The mandated liberal construction afforded to pro se pleadings “means that if the court can reasonably read the pleadings to state a valid claim on which the [petitioner] could prevail, it should do so despite the [petitioner's] failure to cite proper legal authority, his confusion of various legal theories, his poor syntax and sentence construction, or his unfamiliarity with pleading requirements.”
Barnett v. Hargett, 174 F.3d 1128, 1133 (10th Cir.1999) (quoting Hall v. Bellmon, 935 F.2d 1106, 1110 (10th Cir.1991) ). It is well established that this practice of liberally construing pro se pleadings is a proper judicial function that does not transform a judge into an advocate for a habeas applicant. See id. (explaining that, although a court “should not assume the role of [an] advocate for the pro se litigant and may not rewrite a petition to include claims that were never presented,” a court acts properly when it “look[s] carefully at the facts and the pleadings in an effort to ascertain what occurred in prior state proceedings and the true nature of petitioner's claims”).
In light of these principles, my review for whether an applicant may have a colorable claim that would justify the appointment of counsel in the interests of justice does not call upon this Court or the habeas court to make legal arguments for an applicant, nor does it require any court to become an advocate for him.
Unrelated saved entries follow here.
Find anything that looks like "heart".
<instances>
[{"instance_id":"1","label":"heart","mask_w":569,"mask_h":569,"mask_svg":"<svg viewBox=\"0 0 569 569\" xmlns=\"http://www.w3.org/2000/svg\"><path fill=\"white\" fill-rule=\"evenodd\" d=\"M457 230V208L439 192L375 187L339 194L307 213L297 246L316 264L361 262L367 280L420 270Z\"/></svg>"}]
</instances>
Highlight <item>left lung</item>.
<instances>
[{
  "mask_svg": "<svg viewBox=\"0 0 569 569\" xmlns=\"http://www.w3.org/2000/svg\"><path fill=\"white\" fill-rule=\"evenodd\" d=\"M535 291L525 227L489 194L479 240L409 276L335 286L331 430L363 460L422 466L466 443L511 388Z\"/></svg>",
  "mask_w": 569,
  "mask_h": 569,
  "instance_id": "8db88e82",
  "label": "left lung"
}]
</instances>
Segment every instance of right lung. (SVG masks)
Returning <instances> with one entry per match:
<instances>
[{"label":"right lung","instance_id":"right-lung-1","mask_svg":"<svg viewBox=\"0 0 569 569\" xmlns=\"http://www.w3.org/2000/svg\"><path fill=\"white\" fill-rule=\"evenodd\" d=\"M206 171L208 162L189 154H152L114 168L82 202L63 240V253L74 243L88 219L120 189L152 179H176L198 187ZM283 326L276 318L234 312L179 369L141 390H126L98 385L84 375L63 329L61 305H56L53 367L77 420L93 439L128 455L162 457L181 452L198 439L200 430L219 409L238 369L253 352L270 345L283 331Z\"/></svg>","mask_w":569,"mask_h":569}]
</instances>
Rather, by liberally reading the pro se pleadings and examining the face of the record to determine whether appointed counsel is required under the circumstances in order to ensure that an applicant's claims are given meaningful consideration, I am merely adhering to my judicial duties to afford pro se litigants wide latitude in pleading their claims and to uphold the requirements of the Code of Criminal Procedure that entitle applicants to appointed counsel when the interests of justice require it.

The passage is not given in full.